Kamis, 13 Januari 2011

KARAENG PATTINGALLOANG








Bagian I Trilogi Drama Teropong dan Meriam
KARAENG PATTINGALLOANG
(Diilhami oleh cerpen Menghadap Karaeng Pattingalloang karya Sinansari Ecip).
Pementasan I    : Pertemuan Sastrawan Nusantara, Auditorium RRI, Makassar, 1992.
Pementasan II   : Festival Teater Indonesia, Taman Budaya, Solo, 1993.
Pementasan III : Festival Istiqlal II, TIM, Jakarta, 1995.
Naskah: Fahmi Syariff.
Sutradara: Jacob Marala.
Produksi: Teater Makassar, Dewan Kesenian Makassar, Sulawesi Selatan.
Produser: Arsal Alhabsi.

Sinopsis
Kerajaan Gowa dan Kerajaan Tallo pada awalnya terlibat dalam kancah peperangan. Tetapi setelah perdamaian terjadi, keduanya menjadi kerajaan kembar, Gowa-Tallo, dengan kesepakatan: setiap Raja Tallo harus menjadi Mangkubumi Kerajaan Gowa. Dari kesepakatan itulah lahir idiom se’re ata ruwa karaeng (satu abdi dua raja).

Raja Tallo, Karaeng Pattingalloang (Agustus 1600-15 September 1654) bernama asli I Manngada’cinna Daeng Sitaba, menjadi Mangkubumi Kerajaan Gowa pada masa pemerintahan Raja Gowa XV. Kepopulerannya sebagai seorang cendekiawan dan negarawan yang cerdas bukan saja di Gowa dan di Tallo, melainkan juga sampai di luar kerajaan. Beliau menulis beberapa buku tentang ketatanegaraan, soal-soal perseroan, dan hukum-hukum pelayaran. Selain itu, dia juga menguasai astronomi dan mahir dalam beberapa bahasa asing yaitu bahasa Arab, Portugis, Spanyol, Denmark, dan Latin.

Keluarbiasaan Karaeng Pattingalloang tersebut menyebabkan Bendaharawan Kerajaan Tallo, Daeng Materru’ (Sang Pemberani), bermaksud menganugerahkan nama sandang Cikal Kemakmuran dan mengucapkan Sumpah Setia Kebulatan Tekad para takyat kepada pemerintahnya. Dia pun menentukan waktu untuk melaksanakannya, yaitu pada malam Lebaran Idul Fithri.

Atas dasar Surah Al-Ashr, surah yang menegaskan bahwa manusia yang tidak menggunakan masanya (waktunya) dengan sebaik mungkin termasuk manusia yang merugi, malam lebaran kali itu dimuati dengan sekian banyak kegiatan seusai takbir keliling.

SOAL LATIHAN
**A.** Salin teks tentang Karaeng Pattingalloang di atas, seluruhnya mulai dari "Bagian I Trilogi" hingga "Makassar, Sulawesi Selatan.".
**B.** Teruskan bagian berikutnya dari teks tentang Karaeng Pattingalloang, dimulai sesudah kalimat terakhir yang tercantum.

BARIS DATA

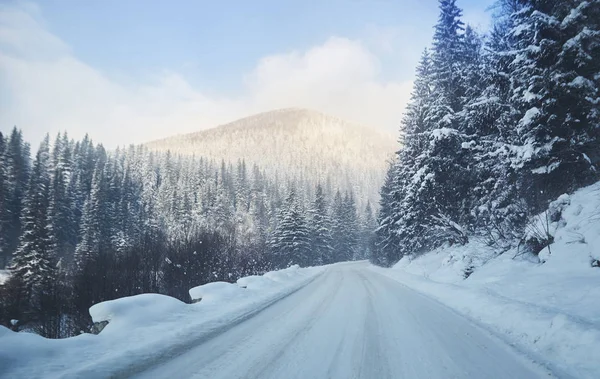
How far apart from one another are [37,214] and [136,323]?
34.1 meters

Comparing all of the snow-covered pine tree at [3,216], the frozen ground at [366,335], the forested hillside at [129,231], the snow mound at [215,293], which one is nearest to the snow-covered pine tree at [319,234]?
the forested hillside at [129,231]

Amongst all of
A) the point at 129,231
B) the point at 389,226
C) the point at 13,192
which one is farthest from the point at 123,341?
the point at 13,192

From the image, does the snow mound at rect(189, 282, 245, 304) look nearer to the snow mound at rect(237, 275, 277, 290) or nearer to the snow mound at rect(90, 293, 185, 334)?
the snow mound at rect(90, 293, 185, 334)

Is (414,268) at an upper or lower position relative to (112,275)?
lower

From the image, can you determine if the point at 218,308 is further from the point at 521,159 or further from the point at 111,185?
the point at 111,185

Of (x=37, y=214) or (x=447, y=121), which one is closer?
(x=447, y=121)

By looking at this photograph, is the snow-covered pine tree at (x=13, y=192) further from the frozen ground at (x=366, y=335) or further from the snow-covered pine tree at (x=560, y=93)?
the snow-covered pine tree at (x=560, y=93)

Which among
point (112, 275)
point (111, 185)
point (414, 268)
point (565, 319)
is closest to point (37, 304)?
point (112, 275)

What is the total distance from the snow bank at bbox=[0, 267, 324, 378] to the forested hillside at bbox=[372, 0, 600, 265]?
1073 cm

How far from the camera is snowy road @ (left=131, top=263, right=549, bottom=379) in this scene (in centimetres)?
418

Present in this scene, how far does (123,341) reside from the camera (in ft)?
17.0

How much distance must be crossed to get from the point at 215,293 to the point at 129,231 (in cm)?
6682

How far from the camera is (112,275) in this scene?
26766mm

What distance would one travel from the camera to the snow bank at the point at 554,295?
15.3ft
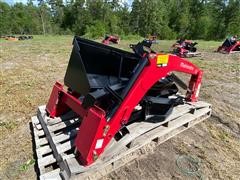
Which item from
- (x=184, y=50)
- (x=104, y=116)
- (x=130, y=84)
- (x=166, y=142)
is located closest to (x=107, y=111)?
(x=104, y=116)

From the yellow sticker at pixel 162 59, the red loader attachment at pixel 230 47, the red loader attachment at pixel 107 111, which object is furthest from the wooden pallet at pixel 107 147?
the red loader attachment at pixel 230 47

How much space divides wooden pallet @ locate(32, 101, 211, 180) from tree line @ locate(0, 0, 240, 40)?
27.9m

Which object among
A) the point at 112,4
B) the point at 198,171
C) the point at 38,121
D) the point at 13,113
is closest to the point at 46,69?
the point at 13,113

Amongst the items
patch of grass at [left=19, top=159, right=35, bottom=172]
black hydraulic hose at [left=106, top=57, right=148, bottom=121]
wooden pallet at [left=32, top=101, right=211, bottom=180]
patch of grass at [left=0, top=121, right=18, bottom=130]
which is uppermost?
black hydraulic hose at [left=106, top=57, right=148, bottom=121]

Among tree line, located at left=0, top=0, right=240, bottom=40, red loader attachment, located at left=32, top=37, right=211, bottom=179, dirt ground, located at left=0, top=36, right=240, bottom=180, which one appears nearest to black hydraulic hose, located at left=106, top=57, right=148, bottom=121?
red loader attachment, located at left=32, top=37, right=211, bottom=179

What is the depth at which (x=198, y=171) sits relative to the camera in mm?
2770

KUNCI JAWABAN
**A.**
Bagian I Trilogi Drama Teropong dan Meriam
KARAENG PATTINGALLOANG
(Diilhami oleh cerpen Menghadap Karaeng Pattingalloang karya Sinansari Ecip).
Pementasan I    : Pertemuan Sastrawan Nusantara, Auditorium RRI, Makassar, 1992.
Pementasan II   : Festival Teater Indonesia, Taman Budaya, Solo, 1993.
Pementasan III : Festival Istiqlal II, TIM, Jakarta, 1995.
Naskah: Fahmi Syariff.
Sutradara: Jacob Marala.
Produksi: Teater Makassar, Dewan Kesenian Makassar, Sulawesi Selatan.

**B.**
Ternyata segala sesuatunya telah dipersiapkan (direkayasa) dengan matang oleh Sang Bendahara Kerajaan dengan langkah-langkah yang matang pula. Pertama, dia merangkul anggota Angkatan Muda yang wakilnya sudah ada di Dewan Bate Salapang (semacam DPR sekarang). Kedua, dalam acara  tersebut Tukajannannganga, Anrong Ta’bala’, dan Tumailalang Lolo sengaja tidak diundang. Yang diundang hanya Penasihat Kerajaan yang bijak serta Tumailalang Towa yang tua-renta. Ketiga, dan ini yang paling diandalkannya, kerjasama dengan Karaeng Tunipattolo Daeng Marompa (kemanakan Karaeng Pattingalloang) yang bencong, melalui Daeng Talekang (istrinya) yang bendaharawan PERSIWAKARUNG (Persatuan  Istri Punggawa, Istri Karaeng, dan istri Arung) untuk memengaruhi Daeng Ngani (istri Karaeng Pattingalloang) yang Ketua PERSIWAKARUNG. Program yang telah diproposalkan dan akan diserahkan menjelang acara itu, ialah penambahan lapangan sholat Ied, lapangan perburuan rusa, serta akan meminta katabelece buat menyebarkan tikar sholat Ied yang akan dilengkapi dengan stiker sebagai tikar standar bagi seluruh penduduk.

Akan tetapi semua taktik itu secara perlahan diketahui oleh Karaeng Pattingalloang, termasuk rahasia Anrong Ta’bala’, yang sesungguhnya juga punya maksud serupa tapi tak sama, tapi tak seberani Daeng Materru’.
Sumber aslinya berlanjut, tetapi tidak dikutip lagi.